Tra gli imputati figura l’ex sindaco Massimo Coppola, insieme ad altre persone coinvolte nell’inchiesta della Procura oplontina.
La decisione è stata adottata dal commissario straordinario Rosalba Scialla, con i poteri della giunta comunale. La delibera stabilisce «la costituzione di parte civile della Città di Sorrento nel procedimento penale RG. n. 8185/2025 […] demandandosi al dirigente […] il conferimento di apposita procura», affidata all’avvocato Maurizio Pasetto.
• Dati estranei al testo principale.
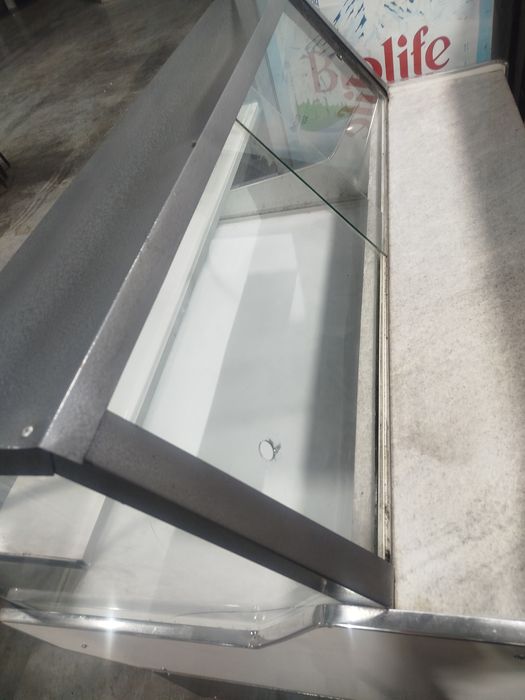 Витрина холодильник сотилади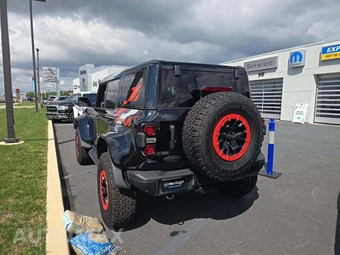 2025 Ford Bronco Raptor Advanced - miniatura 2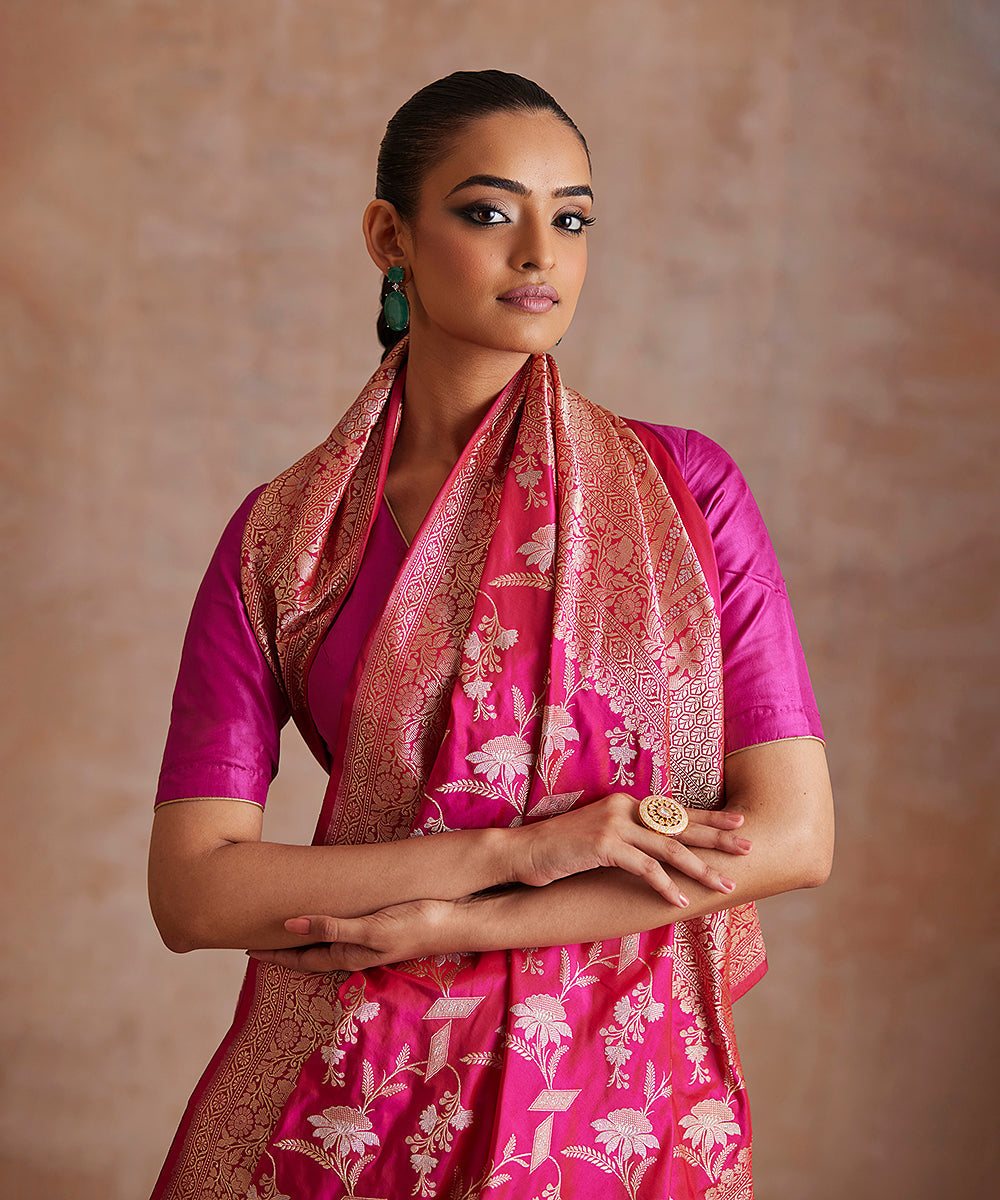 Handloom_Hot_Pink_Pure_Katan_Silk_Banarasi_Saree_With_Gold_And_Silver_Jaal_WeaverStory_01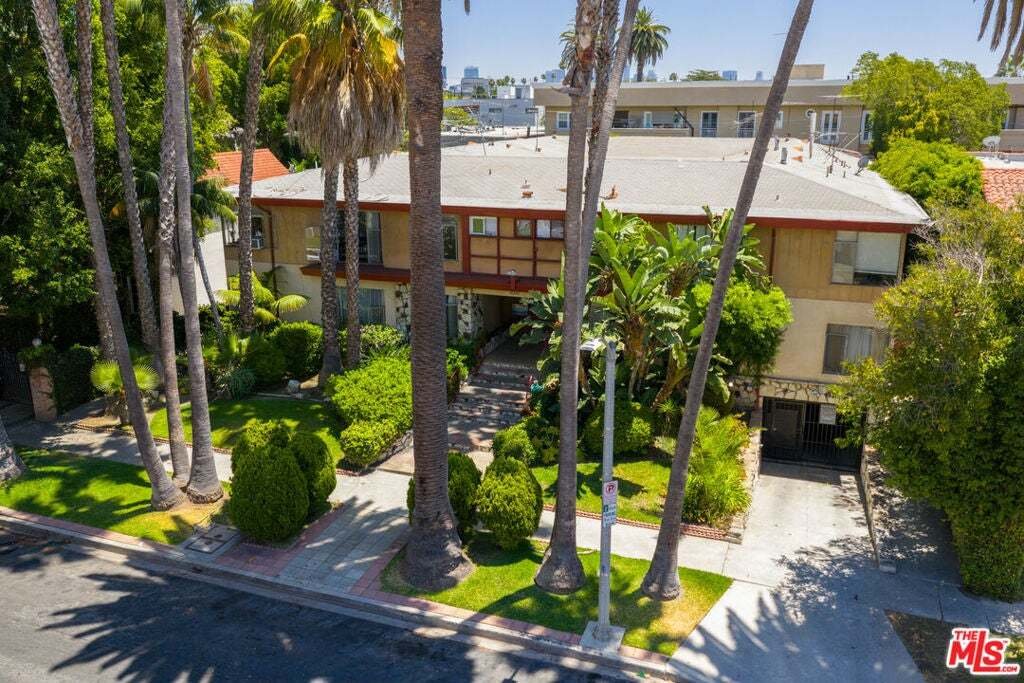 Los Angeles, California, United States 5 - 18545160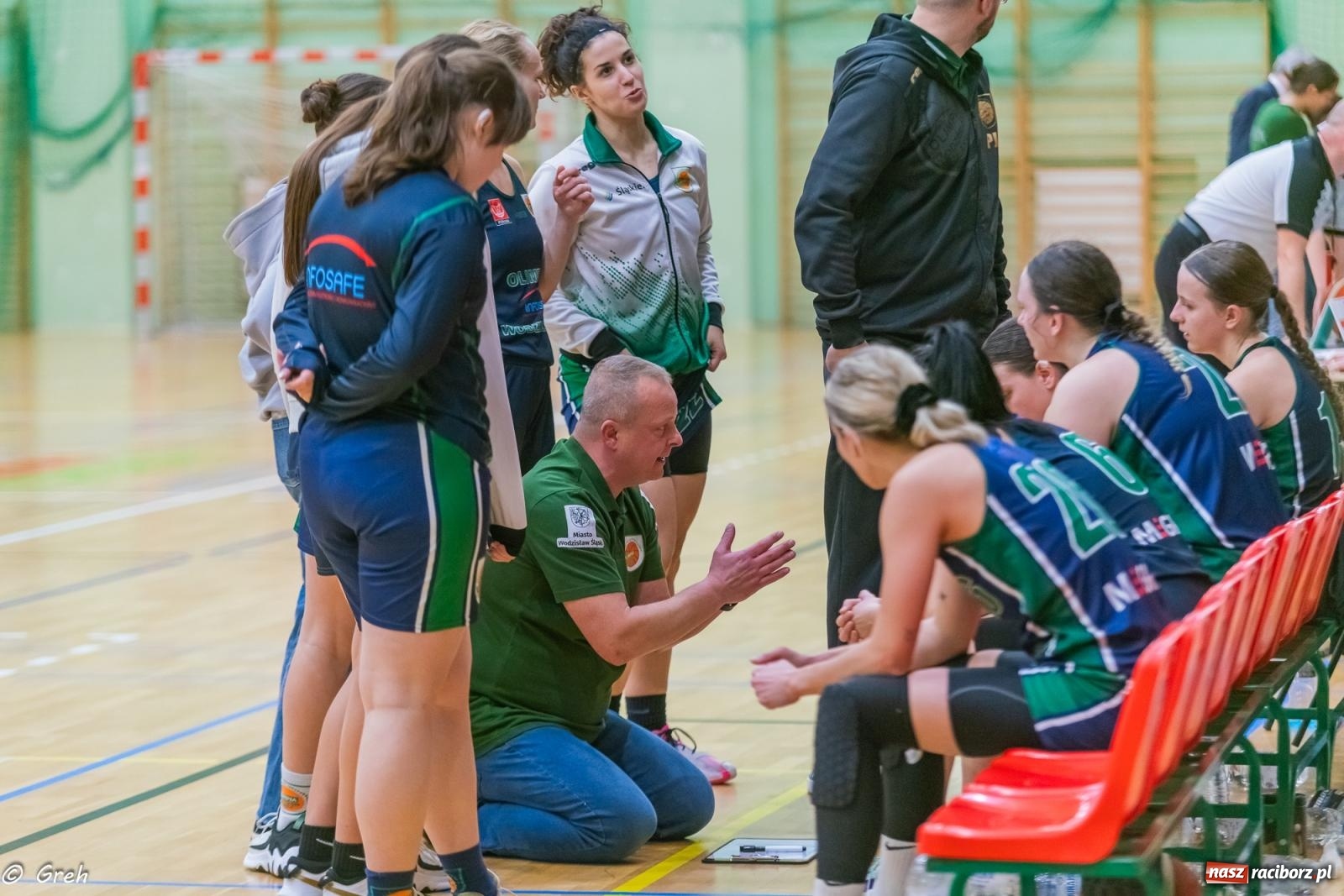 Zdjęcie w galerii na portalu naszraciborz.pl: Koszykówka. Walka do ostatniej syreny. Lider odrobinę lepszy [FOTO i WIDEO] wiadomości z regionu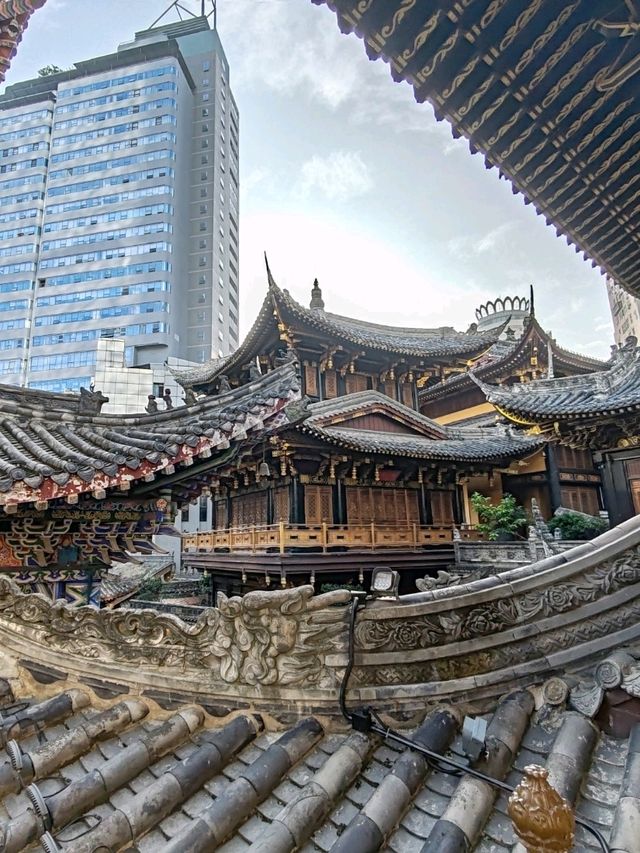 Layered Elegance: The Upturned Eaves of Luohan Temple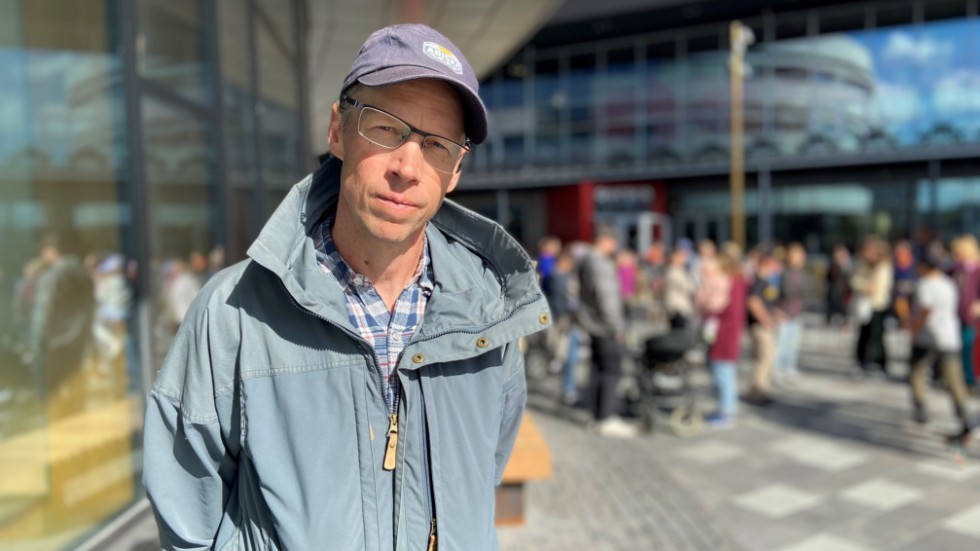 LKAB:s presschef stod bland besökarna och lyssnade till manifestationen. 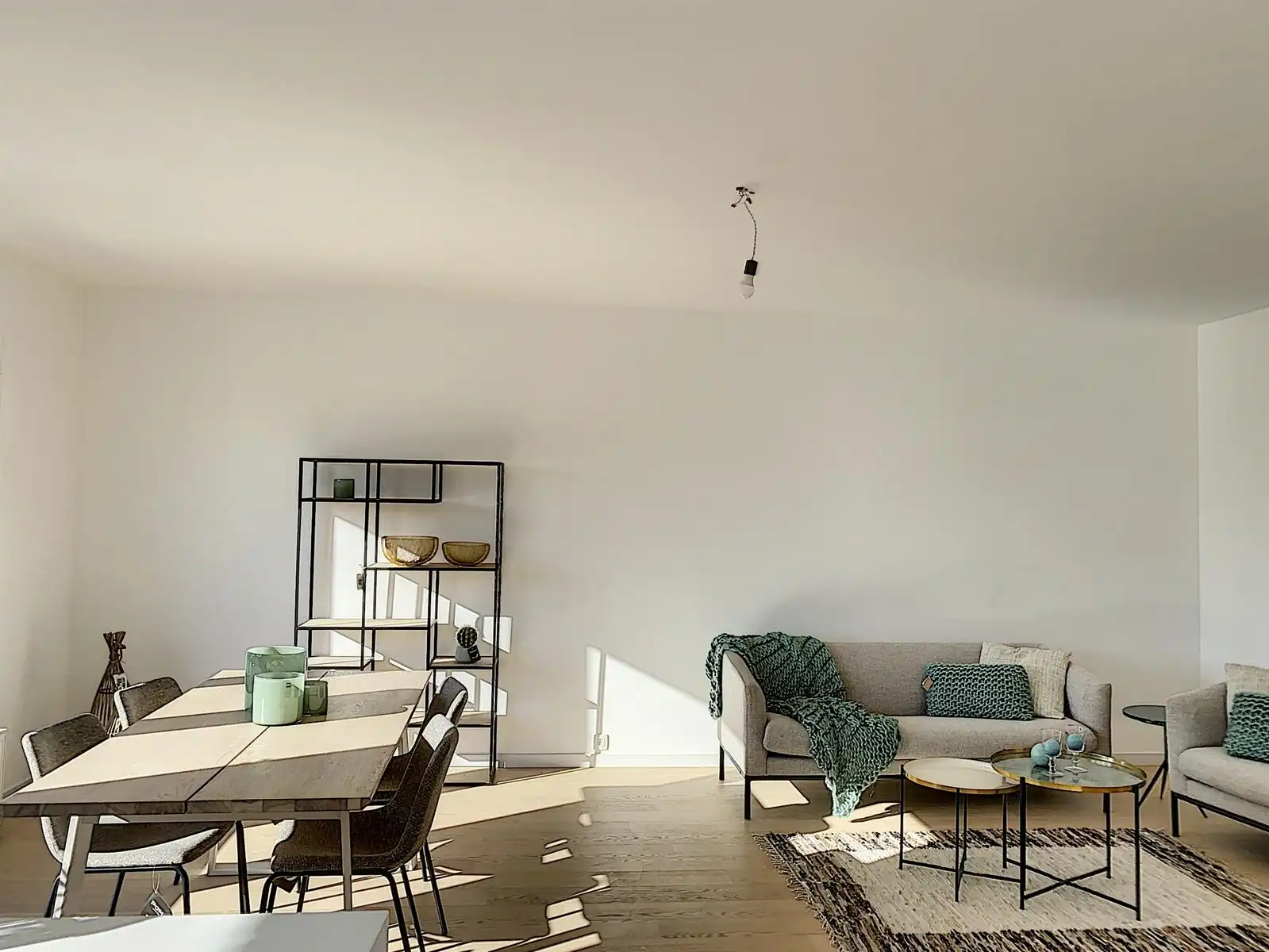 Prachtig vernieuwd appartement in rustige straat met ideale verbinding A12-E19 foto 12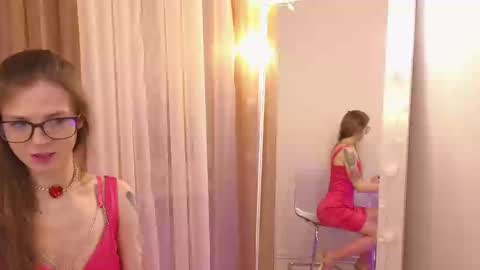 Snapshot of iriss_miller chatting on January 29, 9:50 pm Im your queen Iriss online show from January 29, 9:50 pm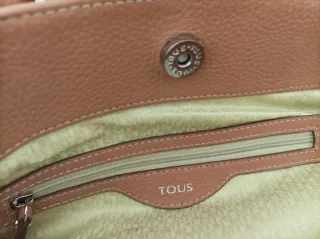 Bolso Tous piel marrón con grabado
Lo scandalo, ribattezzato “tangentopoli sorrentina”, è esploso nel maggio 2025 con l’arresto dell’ex sindaco Coppola, accusato di aver percepito una tangente legata al servizio di refezione scolastica.
Successivamente, nel luglio 2025, l’indagine – avviata da tempo da Procura e Guardia di Finanza – ha portato alla luce un presunto sistema di appalti pilotati, che avrebbe coinvolto politici, funzionari pubblici e imprenditori.
Tra i nomi emersi figura anche Raffaele Guida, ritenuto dagli inquirenti vicino all’ex primo cittadino.
Negli atti ufficiali si evidenzia che «la presente relazione istruttoria trae origine dai fatti che hanno interessato l’amministrazione comunale» e si richiama «l’estrema rilevanza della vicenda», motivazioni che hanno spinto l’ente a partecipare al processo per tutelare i propri interessi.
Il Comune di Sorrento è attualmente commissariato dal maggio 2025, in seguito alle dimissioni di 11 consiglieri comunali. Parallelamente è al lavoro una commissione d’accesso, incaricata di verificare eventuali infiltrazioni della criminalità organizzata.
Resta inoltre incerto il futuro politico della città: le elezioni amministrative, inizialmente previste in primavera, potrebbero essere rinviate in base agli esiti delle verifiche in corso.